Wouldn't giving a countdown be a poor type of training? I mean, a pitcher doesn't give you a countdown so why train someone to time themselves based on one?
 
Oznog said:
... a pitcher doesn't give you a countdown ...
He does, however, give you the wind-up, which is a pretty good indication he's about to pitch ...

I would think this could be accomplished with a relatively simple sequencer using a 4017 and a 555, with a power transistor or SCR to fire the solenoid when the end of the timing cycle is reached.
JB
 
A Microcontroller would be cheap and easy, but you need a programmer, compiler, etc. etc. (if you were Nigel, just the programmer )

So jbeng has the best answer.

On the 12V to run the 24V seloniod, not sure, but you can not hurt them to try it a couple times.

If the this does file, get a buzzer to go in the circuit, is the LED required?
 
I wouldn't expect a 24v solenoid to work too well on a 12 volt supply. However, instead of a single 12v car battery to power things, two 12v motorcycle batteries in series would give 24v and plenty of current to operate the solenoid valve. Together, they would probably weigh less than the car battery, too.

- - -

**Exercise instructions:**
Decide whether each statement below agrees with the forum discussion above, answering yes or no and quoting the words of the discussion that settle it. 1. One reply proposes a sequencer built with a 4017 and a 555. 2. A microcontroller is dismissed as too expensive. 3. Two 12v motorcycle batteries in series would likely weigh more than one car battery.

**Provided data:**
- - -

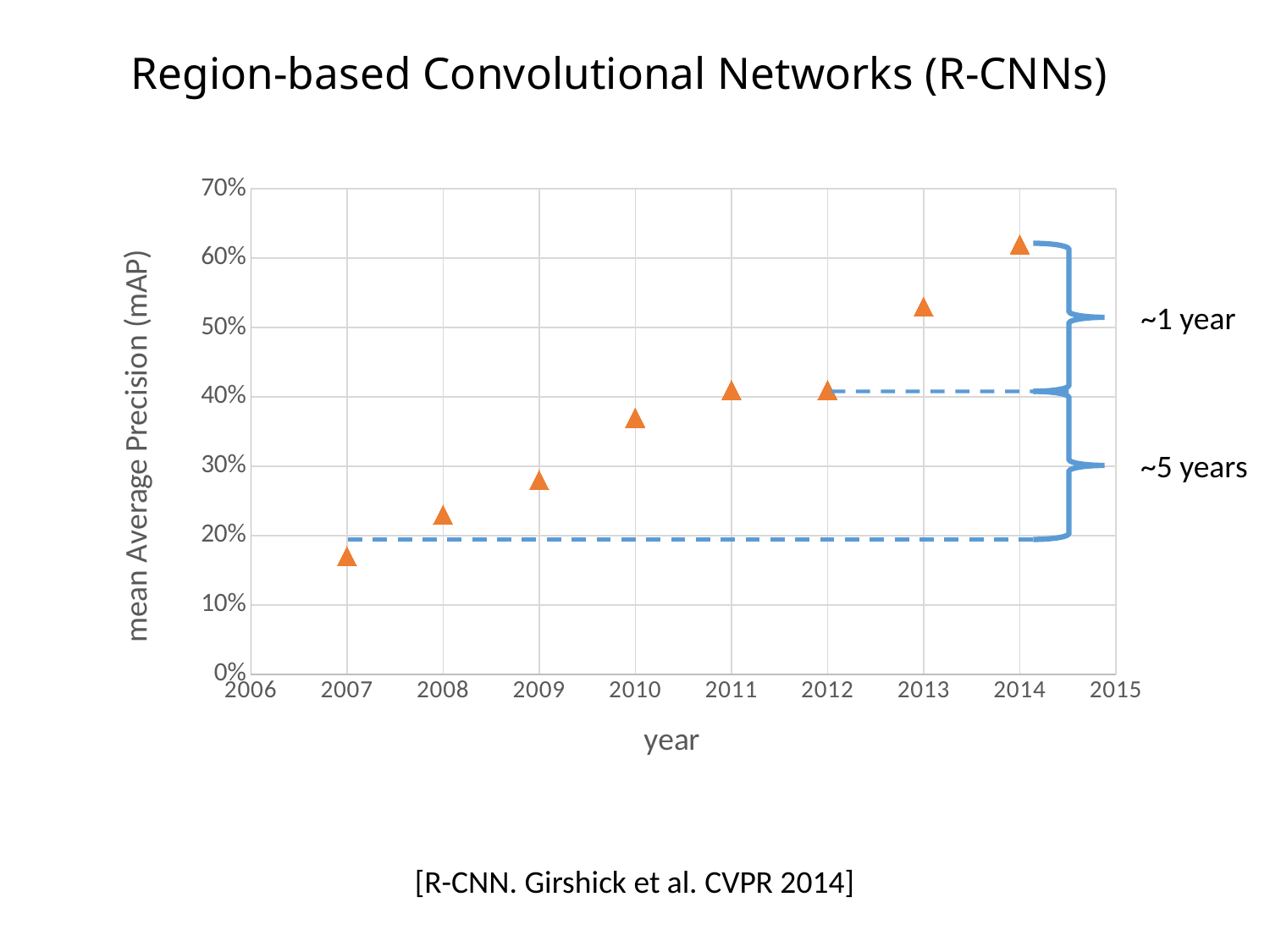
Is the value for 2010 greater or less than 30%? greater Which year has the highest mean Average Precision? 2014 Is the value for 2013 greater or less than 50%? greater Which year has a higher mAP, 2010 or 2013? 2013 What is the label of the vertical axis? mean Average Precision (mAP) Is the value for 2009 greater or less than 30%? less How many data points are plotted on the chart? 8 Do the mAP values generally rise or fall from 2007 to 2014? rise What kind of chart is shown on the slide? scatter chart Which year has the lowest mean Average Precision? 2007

- - -

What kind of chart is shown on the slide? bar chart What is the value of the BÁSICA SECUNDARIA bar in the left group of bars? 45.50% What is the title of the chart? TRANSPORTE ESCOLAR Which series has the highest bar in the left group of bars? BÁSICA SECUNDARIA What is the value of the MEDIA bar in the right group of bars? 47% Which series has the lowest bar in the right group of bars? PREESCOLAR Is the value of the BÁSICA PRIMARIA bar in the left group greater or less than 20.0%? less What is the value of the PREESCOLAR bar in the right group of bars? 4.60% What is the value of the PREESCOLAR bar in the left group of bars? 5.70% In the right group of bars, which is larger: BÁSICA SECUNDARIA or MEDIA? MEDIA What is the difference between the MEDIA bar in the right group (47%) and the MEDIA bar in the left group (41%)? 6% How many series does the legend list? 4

- - -

**Expected answer:**
1. Yes: "I would think this could be accomplished with a relatively simple sequencer using a 4017 and a 555"
2. No: "A Microcontroller would be cheap and easy"
3. No: "Together, they would probably weigh less than the car battery, too."